- Genres: Pop
- Years active: 2015–present
- Members: Adam Manson, Adam Nathan, Benji Dymant, Darryl Taylor and David Marcus

= Ledley and The Kings =

British pop band

Ledley and the Kings is a British pop band, who currently reside in London. The band is composed of Adam Manson, Adam Nathan, Benji Dymant, Darryl Taylor and David Marcus.

Their debut single "Hot Shot Tottenham 2015" peaked at number 29 in the Hot 40 UK Chart.

== Formation ==
In 2015, having been friends for many years, Manson, Nathan, Dymant, Taylor and Marcus decided to form the band. All fans of North London football team Tottenham Hotspur F.C, the group were inspired by the team's run to the Football League Cup final.

== Inspiration ==
Tottenham Hotspur F.C have a rich musical heritage. Working alongside much-loved "Rockney" duo Chas & Dave, the club recorded four FA Cup final singles including "Glory Glory Tottenham Hotspur"/"Ossie's Dream" in 1981, "Tottenham Tottenham" in 1982 and "Hot Shot Tottenham!" in 1987.

Having grown up singing these anthems and after a long day in their local pub Ledley and the Kings decided to mark the club's achievement of reaching the cup final by creating their own version of the Chas & Dave classic "Hot Shot Tottenham!"

== Songwriting ==
Following conversations with Chas & Dave, Ledley and the Kings received permission to craft new lyrics. Knowing and appreciating fans love of the original, the band paid homage to particular lyrics but ensured the new version was sufficiently updated to include names and references to the current playing staff. The song would also retain its original name with the only addition specifying the year.

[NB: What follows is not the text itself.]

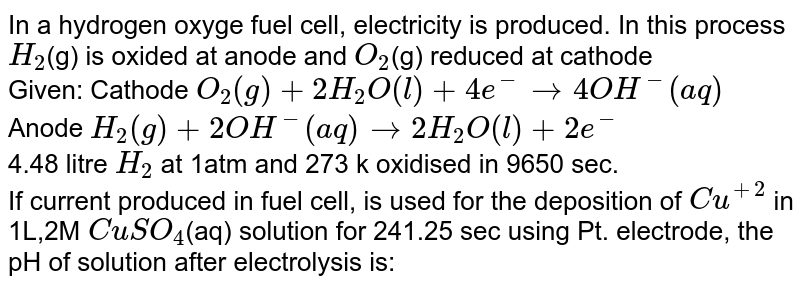 In a hydrogen oxyge fuel cell, electricity is produced. In this process `H_2`(g) is oxided at anode and `O_2`(g) reduced at cathode <br> Given: Cathode `O_2(g)+2H_2O(l)+4e^(-)to4OH^(-)(aq)` <br> Anode `H_2(g)+2OH^(-)(aq)to2H_2O(l)+2e^(-)` <br> 4.48 litre `H_2` at 1atm and 273 k oxidised in 9650 sec. <br> If current produced in fuel cell, is used for the deposition of `Cu^(+2)` in 1L,2M  `CuSO_4`(aq) solution for 241.25 sec using Pt. electrode, the pH of solution after electrolysis is:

In an attempt to seamlessly resonate with the version from 1987, the band mixed the updated lyrics with the original backing track. Further strengthening their links to the original version, the band worked alongside Chas' son Nik Hodges who in 2011 played drums for the band alongside his father. He now manages the duo.

== Official release ==
"Hot Shot Tottenham 2015!" was released on 19 February 2015 and Tottenham Hotspur F.C announced that this would be the club's official Cup Final Song. This track was made available for purchase via the iTunes Store at a cost of £0.59. It was also made available on numerous streaming websites including Spotify The band confirmed that all the proceeds from the single would be donated to the Tottenham Tribute Trust, an organisation that reaches out to members of the Spurs family who are fighting hard times either financially, medically or both and is dedicated to making sure that no former Spurs player is forgotten.

== Chart success ==
Within days of release the song appeared in the Official iTunes chart, it peaked at number 25, whilst the single also reached number 1 in the Amazon Movers and Shakers Chart. "Hot Shot Tottenham 2015" reached number 29 in the UKHOT40 Chart.

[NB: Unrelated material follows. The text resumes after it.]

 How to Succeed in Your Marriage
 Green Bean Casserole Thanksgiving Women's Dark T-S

The band were invited by Tottenham Hotspur to appear on the pitch at half-time during a Europa League game against Italian side ACF Fiorentina. The band were greeted by rapturous applause from the Tottenham faithful and were interviewed about their experience to date. This was followed by the world exclusive premiere of the official "Hot Shot Tottenham 2015" music video.

In the following days, the band continued to receive an overwhelming response to the song. They received tweets from several sporting legends including British and Irish Lions captain Sam Warburton as well as Tottenham heroes including Harry Kane, Ossie Ardiles and Ledley King.

Following this success, members of the band were also invited to appear on BBC, ITV, Sky Sports News and fans favourite TV programme Soccer AM.